- SELECTED EXCERPT:
·····

I have had the pleasure of working with Jame Attanasio and her parents since taking over the Oyster Gardening Program at CBF in 2010, yet her passion extends my tenure begining as a oyster gardener back to 2008. Jamie just completed her freshman year in high school in Montgomery County, but everytime I have a chance to catch up with Jamie she is involved in something new; she is young and full of adventure. Her passion for the critters and making the Chespeake Bay healthier, remains steadfast. Her inital oyster garden of 4 cages (which is the standard) has grown to 18 cages at Oak Grove Marina on the South River. How many baby oysters has she raised, you ask? Why almost 60,000 thousand oysters, that is impressive!
For the past three years she has also represented CBF and Oyster Gardening at Rockville Science Day. Each year it attendance grows, with now over 3,000 people attending. Jamie, with the help of her friends and family, think of new and creative ways to teach/showcase the wonders of oysters for all ages to enjoy each year. Since she is still young herself, she had done a fabulous job connecting with the kids who line up to see and take part in activites at the 'cool oyster booth'.

·····

- DATA RECORDS:
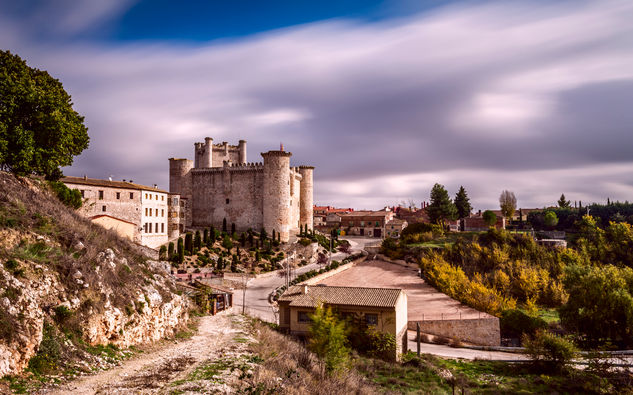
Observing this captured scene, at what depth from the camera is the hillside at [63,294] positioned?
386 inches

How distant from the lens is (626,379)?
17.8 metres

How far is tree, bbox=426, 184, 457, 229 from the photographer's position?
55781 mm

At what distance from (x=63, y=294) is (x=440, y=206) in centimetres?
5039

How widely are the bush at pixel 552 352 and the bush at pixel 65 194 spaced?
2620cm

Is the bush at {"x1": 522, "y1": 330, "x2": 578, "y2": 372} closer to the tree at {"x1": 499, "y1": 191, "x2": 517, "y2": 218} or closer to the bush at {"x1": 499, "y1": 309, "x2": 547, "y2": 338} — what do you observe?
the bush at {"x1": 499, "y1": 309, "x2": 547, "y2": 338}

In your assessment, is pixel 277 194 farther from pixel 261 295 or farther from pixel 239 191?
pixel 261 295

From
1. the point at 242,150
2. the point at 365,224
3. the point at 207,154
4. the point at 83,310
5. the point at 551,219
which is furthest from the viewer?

·····

- GIVEN INSTRUCTION 1: In the oyster gardening profile, where are the 18 cages kept?
- GIVEN INSTRUCTION 2: Please quote the oyster gardening profile between "For the past" and "the 'cool oyster booth'.", inclusive.
- GIVEN INSTRUCTION 3: Why does the oyster gardening profile say she has connected so well with the kids at the booth?
The items can be left aside.

- REPLY 1: At Oak Grove Marina on the South River.

- REPLY 2:
For the past three years she has also represented CBF and Oyster Gardening at Rockville Science Day. Each year it attendance grows, with now over 3,000 people attending. Jamie, with the help of her friends and family, think of new and creative ways to teach/showcase the wonders of oysters for all ages to enjoy each year. Since she is still young herself, she had done a fabulous job connecting with the kids who line up to see and take part in activites at the 'cool oyster booth'.

- REPLY 3: It credits her success to being young herself.